The Web has become the repository of most the world’s pubic knowledge. Almost all of it is still bound up in text, images, audio and video, which are easy for people to understand but less accessible for machines. While the computer interpretation of visual and audio information is still challenging, text is within reach. The Web’s infrastructure makes access to all this information trivial, opening up tremendous opportunities to mine text to extract information that can be republished in a more structured representation (e.g., RDF, databases) or used by machine learning systems to discover new knowledge. Current technologies for human language understanding are far from perfect, but can harvest the low hanging fruit and are constantly improving.
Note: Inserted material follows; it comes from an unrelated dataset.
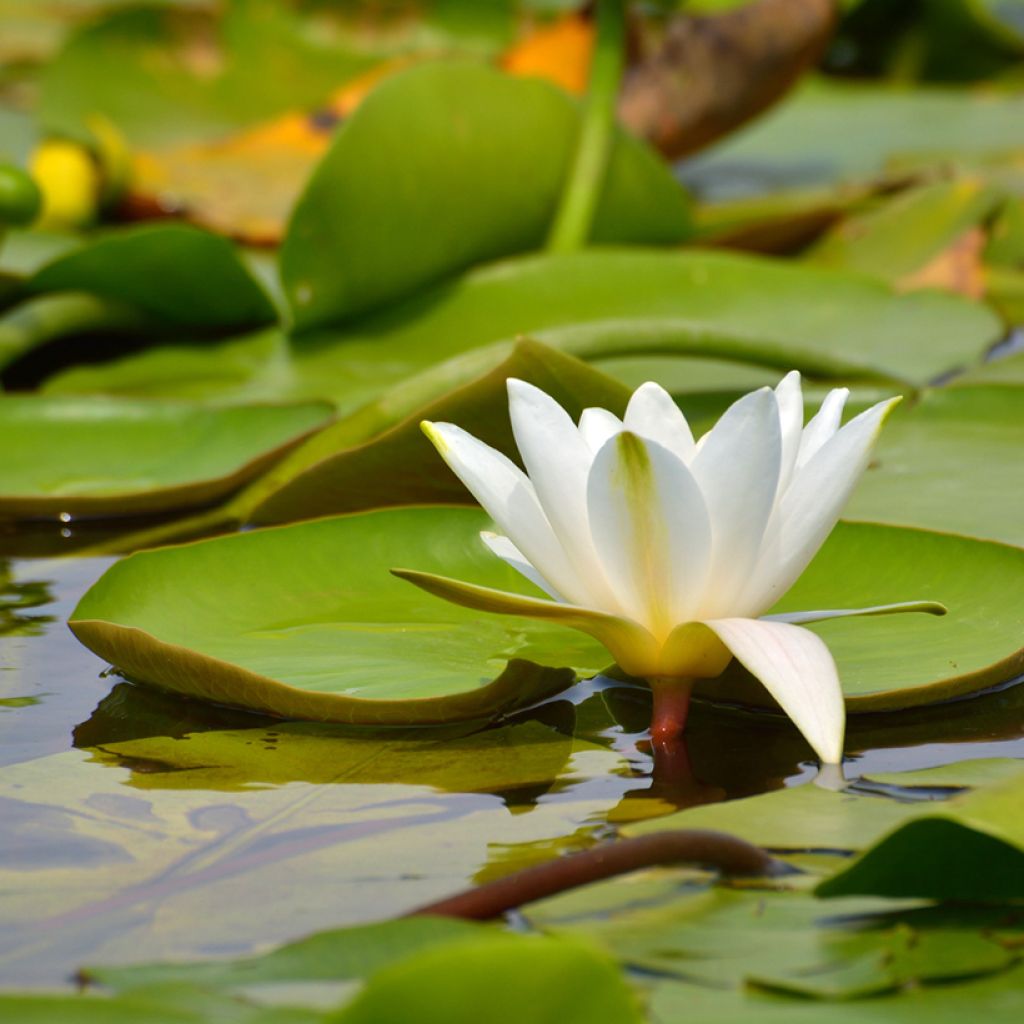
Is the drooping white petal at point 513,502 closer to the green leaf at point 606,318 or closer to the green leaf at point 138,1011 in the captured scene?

All that’s needed is an Internet connection and cycles — lots of them.
Business Week had an article a few weeks ago, The Two Flavors of Google, that touches on some of the recent developments, including Hadoop and IBM and Google’s university cloud computing program. Hadoop is the produce of an Apache Lucene project that provides a Java-based software framework to distribute processing over a cluster of processors. The BW article notes
“Cutting, a 44-year-old search veteran, started developing Hadoop 18 months ago while running the nonprofit Nutch Foundation. After he later joined Yahoo, he says, the Hadoop project (named after his son’s stuffed elephant) was just “sitting in the corner.” But in short order, Yahoo saw Hadoop as a tool to enhance the operations of its own search engine and to power its own computing clouds.” (source)
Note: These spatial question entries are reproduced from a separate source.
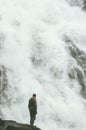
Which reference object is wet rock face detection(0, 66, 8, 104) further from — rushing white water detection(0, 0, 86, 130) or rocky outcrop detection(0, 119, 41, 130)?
rocky outcrop detection(0, 119, 41, 130)

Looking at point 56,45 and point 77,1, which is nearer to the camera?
point 56,45

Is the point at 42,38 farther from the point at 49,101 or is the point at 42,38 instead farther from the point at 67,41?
the point at 49,101

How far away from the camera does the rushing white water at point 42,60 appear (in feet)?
77.4

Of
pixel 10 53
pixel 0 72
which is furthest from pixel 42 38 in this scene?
pixel 0 72

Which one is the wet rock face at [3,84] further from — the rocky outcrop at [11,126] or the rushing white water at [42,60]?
the rocky outcrop at [11,126]

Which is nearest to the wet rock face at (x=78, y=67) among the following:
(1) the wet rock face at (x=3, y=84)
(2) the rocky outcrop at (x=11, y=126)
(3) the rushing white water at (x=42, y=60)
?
(3) the rushing white water at (x=42, y=60)

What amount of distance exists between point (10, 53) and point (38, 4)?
6462mm

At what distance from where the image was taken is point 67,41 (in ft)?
89.6

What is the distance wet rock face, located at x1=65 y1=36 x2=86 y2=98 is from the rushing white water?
24 centimetres

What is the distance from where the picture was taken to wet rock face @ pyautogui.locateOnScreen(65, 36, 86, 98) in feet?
83.0

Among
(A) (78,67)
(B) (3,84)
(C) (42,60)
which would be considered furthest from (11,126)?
(A) (78,67)

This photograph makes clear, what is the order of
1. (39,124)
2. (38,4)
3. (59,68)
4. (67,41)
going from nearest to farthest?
(39,124), (59,68), (67,41), (38,4)

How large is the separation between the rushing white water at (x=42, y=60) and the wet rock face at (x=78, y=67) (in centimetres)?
24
and adds this significant anecdote
“In early November, for example, the tech team at The New York Times rented computing power on Amazon’s cloud and used Hadoop to convert 11 million archived articles, dating back to 1851, to digital and searchable documents. They turned around in a single day a job that otherwise would have taken months.” (source)
The NYT’s Derek Gottfrid described he process in some detail in a post on the NTY Open blog, Self-service, Prorated Super Computing Fun!.
The Hadoop Quickstart page describes how to run it on a single node, enabling any high school geek who knows Java and has a laptop to try it out before finding (or renting) time on a cluster. This is just what we need in for several upcoming projects and I am looking forward to trying it out soon. One requires processing the 1M documents in the Trec 8 collection and another the 10K documents in ACE 2008 collection.